A child, a young boy, bawling, by the sea.
She saw an infant crying on a beach of sand, surrounded by shells.
She saw herself, holding the child in her arms, a temple bell, three wells in a courtyard of polished river-stones and barren trees; she saw Sen, thin as sticks and bones and a great-span crow that plucked out his eyes; she saw monstrous creatures, giants, tall as mountains, hawks and shadows and feathers in the air; a brilliant light, a god flowing into view; it looked like an animal, a fox or a dog, but it had boar’s tusks, a long nose like an elephant.
“You belong to me,” the Hososhi said.
“What if I don’t do what you want of me?”
“You will.”
“What if I die before that happens?”
“Then you become a hungry ghost. A corpse that walks, never satisfied, cursed to wander on the road to hell, until the end of time.”
“What if I kill myself right now!”
“I won’t let you.”
Roots pulled up from the ground, unearthing themselves and spindling upward, combining and wrapping around each other to form a twisted shape, vaguely like a human, towering above, with a hood of writhing branches and a body made of roots and rotten vines.
It shifted, changed before her eyes, seeming at one moment to be a single creature, then the next appearing to be many, intertwined, moving in and out of themselves; their eyes glowed green from deep inside their shadowed face, somewhere between the roots, and their voice seemed to be the voice of many voices, coming from the earth itself.
The vision ended.
She gasped as though doused with water, coughing, and rising to find Jobo looking down at her, concerned. He pressed a damp cloth to her forehead.

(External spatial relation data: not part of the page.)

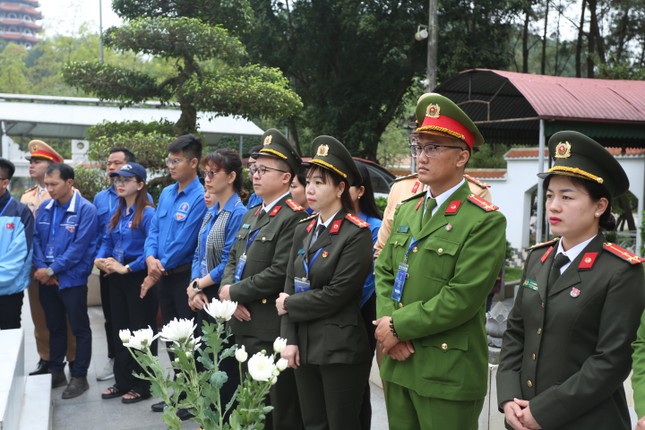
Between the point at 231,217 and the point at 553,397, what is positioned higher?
the point at 231,217

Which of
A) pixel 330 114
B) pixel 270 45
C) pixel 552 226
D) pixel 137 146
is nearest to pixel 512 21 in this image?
pixel 330 114

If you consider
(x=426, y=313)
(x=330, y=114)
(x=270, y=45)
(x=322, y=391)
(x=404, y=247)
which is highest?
(x=270, y=45)

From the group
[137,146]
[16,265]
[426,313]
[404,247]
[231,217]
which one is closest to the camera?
[426,313]

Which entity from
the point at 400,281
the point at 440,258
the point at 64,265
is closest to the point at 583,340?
the point at 440,258

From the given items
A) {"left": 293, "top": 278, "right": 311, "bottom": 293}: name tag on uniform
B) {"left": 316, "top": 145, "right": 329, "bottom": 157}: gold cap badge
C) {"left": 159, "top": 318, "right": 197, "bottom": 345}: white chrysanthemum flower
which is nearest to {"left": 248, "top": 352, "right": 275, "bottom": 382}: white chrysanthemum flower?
{"left": 159, "top": 318, "right": 197, "bottom": 345}: white chrysanthemum flower

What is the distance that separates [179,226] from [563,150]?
272cm

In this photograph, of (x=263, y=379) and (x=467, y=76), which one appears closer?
(x=263, y=379)

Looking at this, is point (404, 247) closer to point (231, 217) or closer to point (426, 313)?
point (426, 313)

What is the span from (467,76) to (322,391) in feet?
23.1

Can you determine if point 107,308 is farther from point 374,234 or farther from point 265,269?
point 374,234

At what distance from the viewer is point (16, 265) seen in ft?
14.8

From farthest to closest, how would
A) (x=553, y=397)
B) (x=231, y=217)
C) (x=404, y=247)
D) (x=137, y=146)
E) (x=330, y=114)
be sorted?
(x=330, y=114) → (x=137, y=146) → (x=231, y=217) → (x=404, y=247) → (x=553, y=397)

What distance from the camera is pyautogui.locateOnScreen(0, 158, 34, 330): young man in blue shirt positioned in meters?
4.50

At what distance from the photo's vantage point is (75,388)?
183 inches
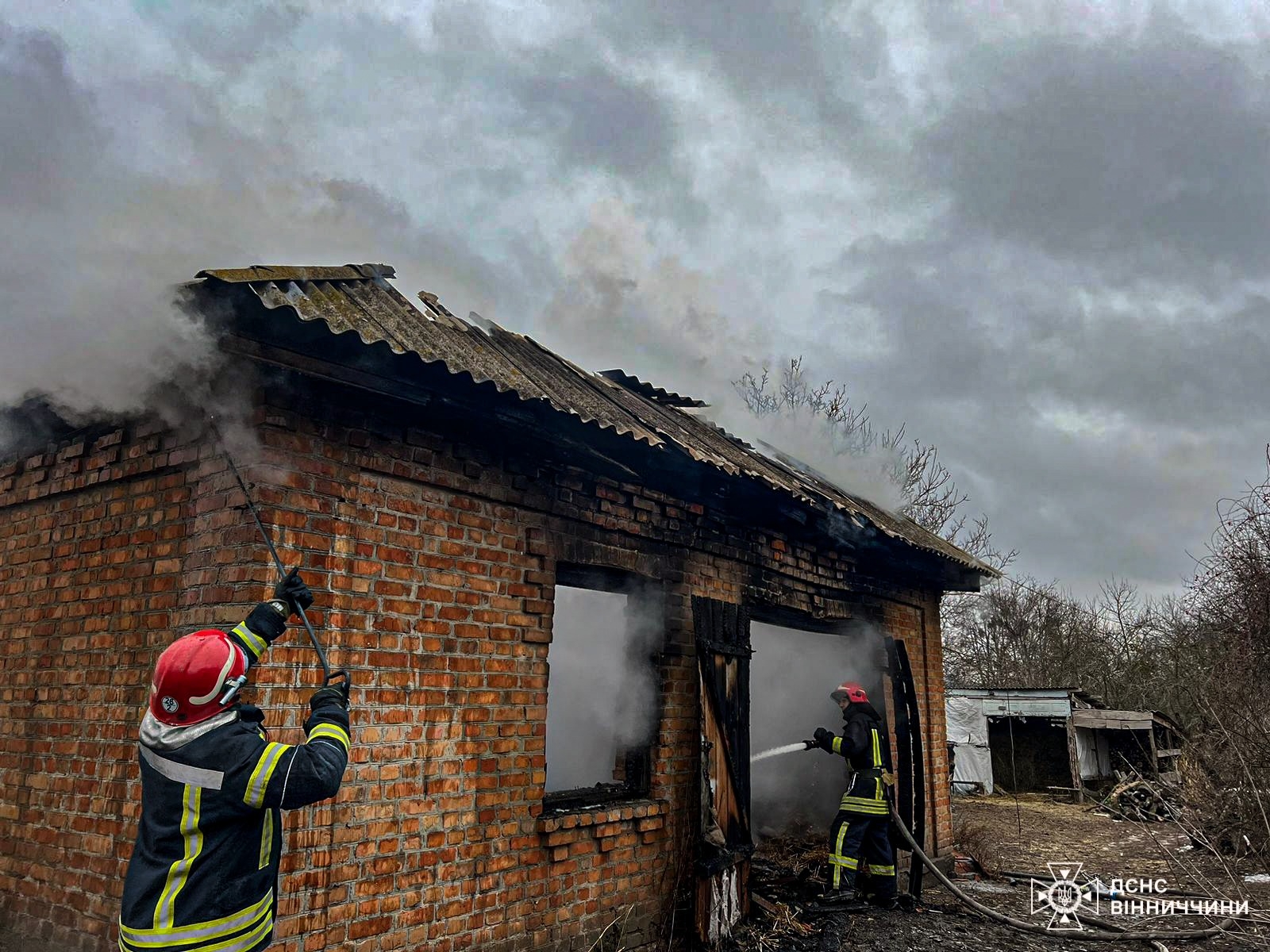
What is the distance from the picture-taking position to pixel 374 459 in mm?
4141

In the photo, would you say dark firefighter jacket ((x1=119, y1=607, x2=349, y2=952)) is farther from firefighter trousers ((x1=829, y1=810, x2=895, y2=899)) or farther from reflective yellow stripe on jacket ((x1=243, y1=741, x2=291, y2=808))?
firefighter trousers ((x1=829, y1=810, x2=895, y2=899))

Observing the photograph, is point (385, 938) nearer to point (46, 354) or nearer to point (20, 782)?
point (20, 782)

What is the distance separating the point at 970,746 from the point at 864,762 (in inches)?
534

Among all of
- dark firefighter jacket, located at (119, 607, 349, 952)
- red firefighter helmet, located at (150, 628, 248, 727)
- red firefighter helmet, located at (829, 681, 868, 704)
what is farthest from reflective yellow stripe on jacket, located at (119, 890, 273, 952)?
red firefighter helmet, located at (829, 681, 868, 704)

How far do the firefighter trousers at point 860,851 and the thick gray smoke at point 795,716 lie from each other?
1796 mm

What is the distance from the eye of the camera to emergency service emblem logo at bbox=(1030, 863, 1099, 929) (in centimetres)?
711

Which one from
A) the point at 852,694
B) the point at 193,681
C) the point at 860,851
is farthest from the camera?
the point at 852,694

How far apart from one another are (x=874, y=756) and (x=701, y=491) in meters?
3.10

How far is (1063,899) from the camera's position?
316 inches

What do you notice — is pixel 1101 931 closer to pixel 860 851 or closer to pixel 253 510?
pixel 860 851

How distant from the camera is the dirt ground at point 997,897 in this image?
6.18m

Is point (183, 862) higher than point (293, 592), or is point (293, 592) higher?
point (293, 592)

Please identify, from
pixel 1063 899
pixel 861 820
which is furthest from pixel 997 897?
pixel 861 820

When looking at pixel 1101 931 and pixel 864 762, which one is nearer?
pixel 1101 931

“I saw… a god,” she said. “I saw… I saw giants…”
He sighed. “The monks believe them to be portents. When the barriers between the world grow weak, they say, the giants walk the earth. They bleed over into our world. They come when something has gone wrong.”
“Who are they?”
“We call them the pilgrims,” he said. “What did you see?”

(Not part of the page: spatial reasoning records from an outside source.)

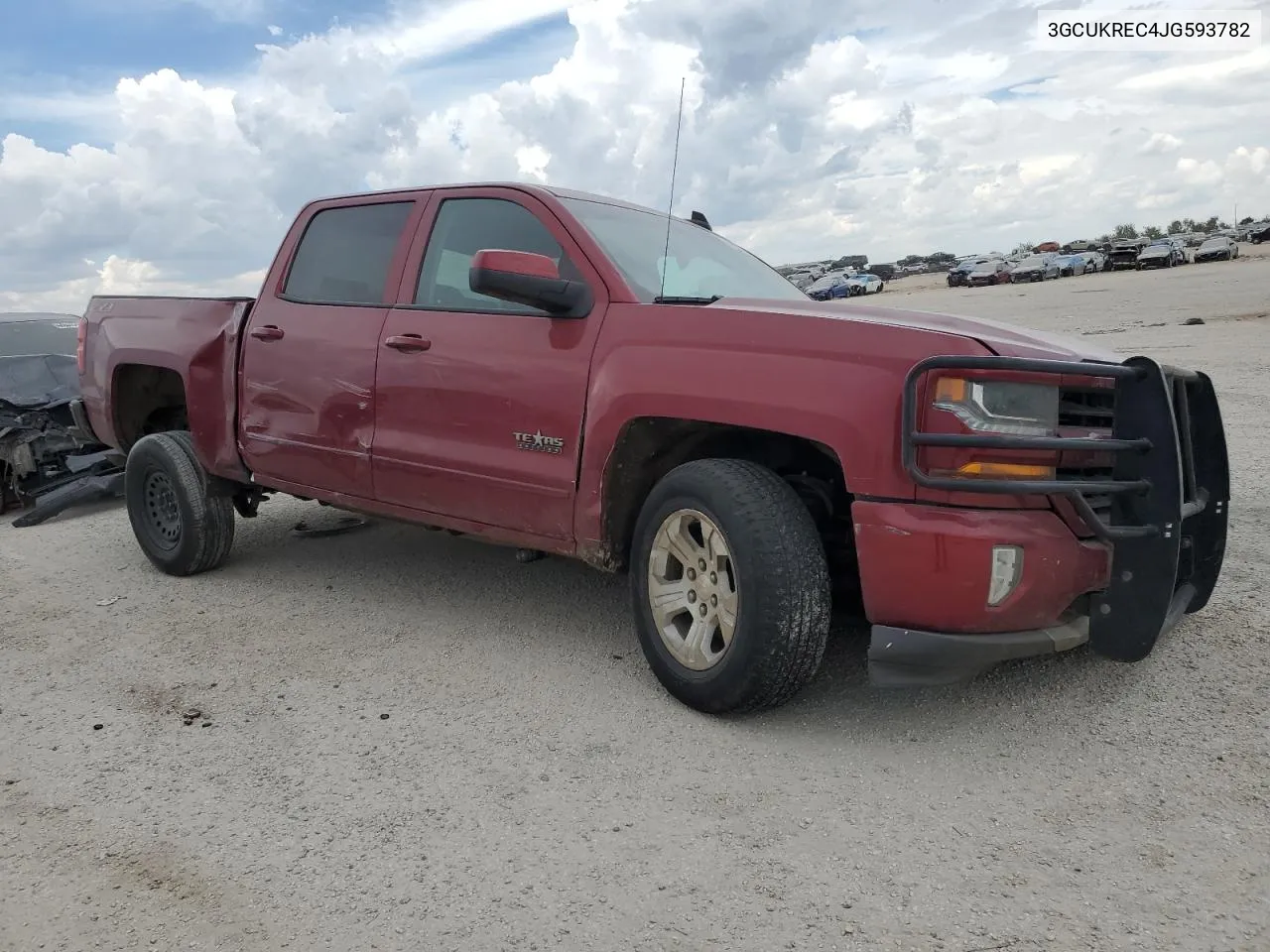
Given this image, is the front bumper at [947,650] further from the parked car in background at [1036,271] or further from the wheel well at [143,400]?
the parked car in background at [1036,271]

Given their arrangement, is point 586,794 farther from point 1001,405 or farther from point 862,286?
point 862,286

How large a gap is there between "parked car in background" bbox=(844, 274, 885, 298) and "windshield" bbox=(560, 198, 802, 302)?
45910 mm

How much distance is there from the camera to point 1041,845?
2600mm

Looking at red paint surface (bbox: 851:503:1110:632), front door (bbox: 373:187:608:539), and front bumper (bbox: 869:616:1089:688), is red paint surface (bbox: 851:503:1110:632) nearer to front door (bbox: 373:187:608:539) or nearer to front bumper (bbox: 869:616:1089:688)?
front bumper (bbox: 869:616:1089:688)

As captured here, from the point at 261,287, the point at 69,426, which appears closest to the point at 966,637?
the point at 261,287

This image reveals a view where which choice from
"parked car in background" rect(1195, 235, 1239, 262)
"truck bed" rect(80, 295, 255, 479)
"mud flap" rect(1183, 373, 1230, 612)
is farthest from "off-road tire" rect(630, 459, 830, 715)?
"parked car in background" rect(1195, 235, 1239, 262)

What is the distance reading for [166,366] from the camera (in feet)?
17.5

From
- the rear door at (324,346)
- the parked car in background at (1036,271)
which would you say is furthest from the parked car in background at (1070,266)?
the rear door at (324,346)

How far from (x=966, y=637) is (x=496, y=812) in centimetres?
144

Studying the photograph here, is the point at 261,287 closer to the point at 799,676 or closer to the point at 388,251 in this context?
the point at 388,251

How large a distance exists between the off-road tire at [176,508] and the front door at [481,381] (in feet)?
4.69

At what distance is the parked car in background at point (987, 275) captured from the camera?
163 ft

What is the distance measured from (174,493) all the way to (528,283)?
2.90 m

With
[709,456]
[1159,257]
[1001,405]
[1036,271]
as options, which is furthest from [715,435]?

“I saw a baby, crying in the rain,” she said. “I saw an ocean of crystal blue… trees… mountains… a bridge over a river… two temples, on either side. I saw a great stone well, in a courtyard… a little girl standing on a bridge.”
She drained away; her whole body felt sore. She could still hear them, whispering in the back of her mind.

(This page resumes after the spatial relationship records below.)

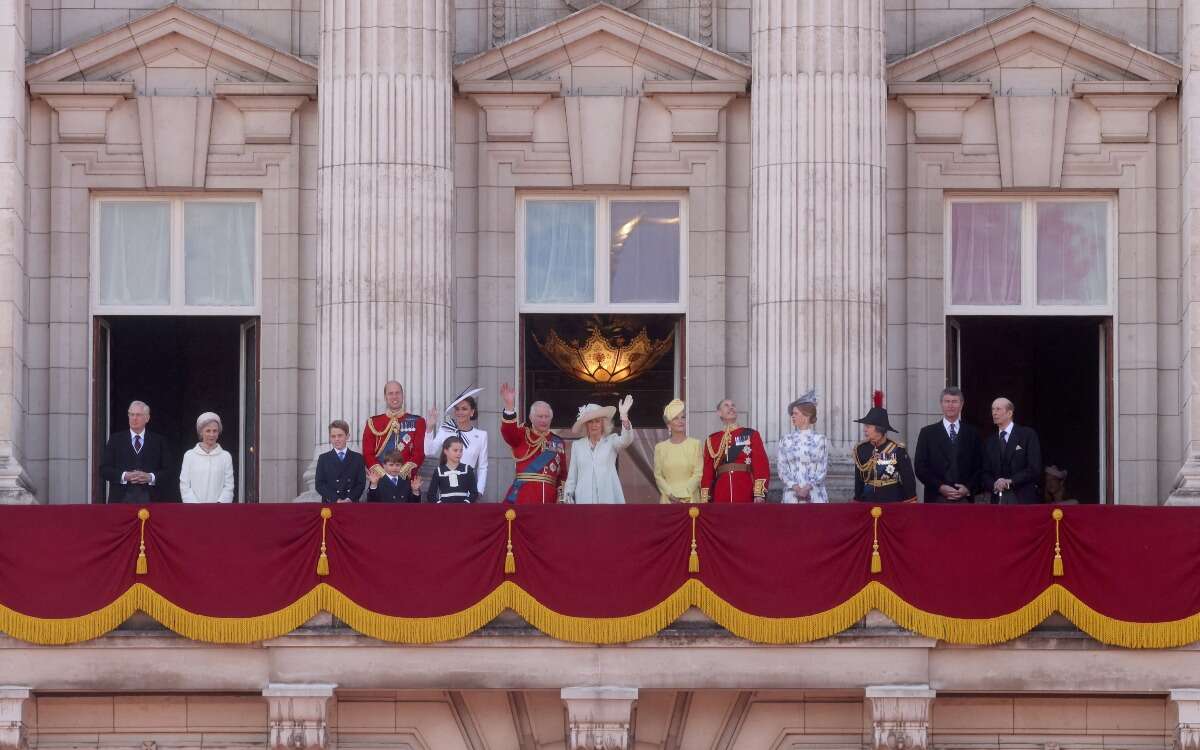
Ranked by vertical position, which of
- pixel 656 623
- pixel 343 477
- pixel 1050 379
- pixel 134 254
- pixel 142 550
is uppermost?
pixel 134 254

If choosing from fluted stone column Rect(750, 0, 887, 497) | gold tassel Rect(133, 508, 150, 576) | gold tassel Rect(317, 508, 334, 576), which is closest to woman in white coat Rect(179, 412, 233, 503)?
gold tassel Rect(133, 508, 150, 576)

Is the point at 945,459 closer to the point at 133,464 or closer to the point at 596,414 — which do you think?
the point at 596,414

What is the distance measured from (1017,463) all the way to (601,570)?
16.5 feet

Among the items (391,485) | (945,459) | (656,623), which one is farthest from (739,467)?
(391,485)

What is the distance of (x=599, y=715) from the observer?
33.3 metres

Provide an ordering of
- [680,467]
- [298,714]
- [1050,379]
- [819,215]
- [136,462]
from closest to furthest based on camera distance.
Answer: [298,714] → [680,467] → [136,462] → [819,215] → [1050,379]

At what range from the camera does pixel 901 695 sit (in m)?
33.2

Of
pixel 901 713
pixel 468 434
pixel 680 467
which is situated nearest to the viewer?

“You see the great saltwater lake,” he said, “and the Temple of the Three Wells.”
“What’s there?”
“Two temples, the Temple of the Three Wells, and the Temple of the Far Earth. They are twins, on either side of a river: the three wells symbolize the precepts of birth, life, and death… and the far earth is the life-that-is-waiting.”
A sound at the door revealed the Hassho Tayu, rough-hewn cloth cloak dragging slightly at the floor. “This curse was not meant for you,” the Hassho said. “Beware. Fires rise in the west. Peace will not hold. A demon in white walks the land.”
“Do you know what it is I see?”
“They have shown you a glimpse into one possible future. The Temple of the Three Wells.”
“But what’s there?” Rui asked.
“For you, no one can know. If the god Hososhi has unveiled it, then that is where you must go.”
Jobo said: “I’ll take you there. We may be able to find passage at Harbor Slope and sail from the Unasaka coast to the capital, and from there travel along the small-roads to the temple of the wells.”
“Something evil is coming,” the Hassho said. “If the Hososhi made themselves known, it can only mean some great danger has come, and has damaged the endless barrier…”
“What of the other?” Jobo asked.
“You are not the only one the gods have cursed,” the Hassho said. “It was your friend, the Hoshiakari, who struck them first.”
Rui’s heart lurched.
“The gods always require something in return. That is why you are bound to stopping this evil that has come across the gates. But so is Sen. Bound, for ever, until it is done. Your friend is tied to this as much as you.”
Rui asked: “What will happen to him?”
“He will die. As all things do. No one can see his fate.”
Rui rose, dizzy. “Then we have to warn him—”
“Rui Misosazai.” The Hassho fixed Rui in her gaze. “There is a demon in your heart. A shroud, on your soul. It will consume you. Unless you can find a way to quell its wrath.”
“Can’t you stop it?” Rui asked, afraid. “Can’t you find a way to kill it?”
“You can’t kill it, child. The curse is in your heart. The only way to kill it… is to die.”